The Mogwai live experience is a thing of controlled violence and beauty – something that has evolved from years of playing shows and playing together to a near telepathic understanding of build and release. I’ve never felt so expertly corralled as at a Mogwai gig, that feeling of being led through a narrative of incrementally increased volume and dynamics to an ecstatic endpoint. They have become masters of their sound. Which only makes it all the more frustrating that this doesn’t seem to extend to the studio records – fine releases all, of course, and all containing tracks that have gradually become part of what is now a vast canon of tracks – but never quite scaling the heights… Well now, here comes Special Moves to put all that right.

The first thing you notice on listening to this is the clarity of the sound. As I said above the live Mogwai experience has always been a thing of exceptional control – it’s in how the manage the tumult and in how they manage the silences in between; it’s also about the simple mastery of volume and mixing. Well here, they sound as clear and pure as possible, with the opening track ‘I’m Jim Morrison, I’m Dead’ coming on like a conflagration. And it doesn’t let up.

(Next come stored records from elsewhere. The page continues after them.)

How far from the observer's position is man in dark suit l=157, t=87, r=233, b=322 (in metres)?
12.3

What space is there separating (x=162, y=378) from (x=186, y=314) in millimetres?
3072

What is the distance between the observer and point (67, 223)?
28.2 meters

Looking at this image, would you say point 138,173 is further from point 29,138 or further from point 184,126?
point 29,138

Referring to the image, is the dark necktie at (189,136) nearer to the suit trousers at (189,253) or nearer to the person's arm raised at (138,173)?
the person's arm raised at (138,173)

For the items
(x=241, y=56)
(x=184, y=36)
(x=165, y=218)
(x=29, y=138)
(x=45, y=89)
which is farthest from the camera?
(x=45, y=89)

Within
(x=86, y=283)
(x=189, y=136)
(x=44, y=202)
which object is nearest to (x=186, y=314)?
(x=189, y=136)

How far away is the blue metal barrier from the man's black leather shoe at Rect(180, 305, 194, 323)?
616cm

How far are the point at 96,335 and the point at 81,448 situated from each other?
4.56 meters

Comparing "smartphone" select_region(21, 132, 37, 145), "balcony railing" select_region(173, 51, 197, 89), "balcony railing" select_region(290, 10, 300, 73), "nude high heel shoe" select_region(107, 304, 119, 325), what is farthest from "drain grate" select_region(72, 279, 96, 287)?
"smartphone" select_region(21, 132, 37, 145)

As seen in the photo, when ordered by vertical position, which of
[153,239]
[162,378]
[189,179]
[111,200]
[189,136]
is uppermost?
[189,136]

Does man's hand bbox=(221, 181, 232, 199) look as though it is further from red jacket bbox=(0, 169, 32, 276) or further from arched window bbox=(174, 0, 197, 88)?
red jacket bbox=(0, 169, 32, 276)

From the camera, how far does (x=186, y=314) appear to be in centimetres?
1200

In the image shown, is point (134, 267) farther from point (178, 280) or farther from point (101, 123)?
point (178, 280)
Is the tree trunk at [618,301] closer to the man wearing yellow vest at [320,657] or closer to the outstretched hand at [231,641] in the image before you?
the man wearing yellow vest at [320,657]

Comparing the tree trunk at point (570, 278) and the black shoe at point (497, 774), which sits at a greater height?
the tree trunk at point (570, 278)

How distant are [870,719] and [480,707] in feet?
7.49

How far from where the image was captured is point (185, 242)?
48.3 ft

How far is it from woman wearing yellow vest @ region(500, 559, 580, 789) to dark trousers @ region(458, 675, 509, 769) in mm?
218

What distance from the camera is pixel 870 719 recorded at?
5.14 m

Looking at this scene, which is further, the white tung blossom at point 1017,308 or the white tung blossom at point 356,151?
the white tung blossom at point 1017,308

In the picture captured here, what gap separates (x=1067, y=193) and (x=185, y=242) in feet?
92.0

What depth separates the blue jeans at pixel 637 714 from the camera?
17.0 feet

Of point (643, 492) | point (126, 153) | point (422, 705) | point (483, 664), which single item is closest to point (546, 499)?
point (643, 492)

The sequencing of this particular show is split into something like three parts, each built like mini-epics. Each part has its moments of stillness, each its points of crescendo – and the depth of their catalogue is now such that they can place a track as mighty and epochal as ‘Mogwai Fear Satan’ fourth in the setlist and not peak too early. There’s still ‘2 Rights Make 1 Wrong’ (which is a different version from the extraordinary bass-rapture of recent years, preferring a wall of distorted guitars instead), still the brutal lurch of ‘Like Herod’ and the closing stab in the guts that is ‘Glasgow Megasnake’. All those monuments aside you find yourself scanning the tracklisting for missing songs – no ‘Batcat’, no ‘Yes, I Am A Long Way From Home’ no ‘Kids Will Be Skeletons’, no side-long demolition of ‘My Father, My King’, a track which nearly split the great dome of the Albert Hall back in 2006. What all this points to is that a) this could easily have been a triple CD, and b) that you should really run out right now and get the triple vinyl version.

In some ways there’s something heartening and glorious that a band like Mogwai are still alive and still playing so many shows. They’re evidence that it can still be done the old way. And this is evidence, as if it ever needed saying, that they are a still a mighty live outfit. Long may they make make masonry crumble.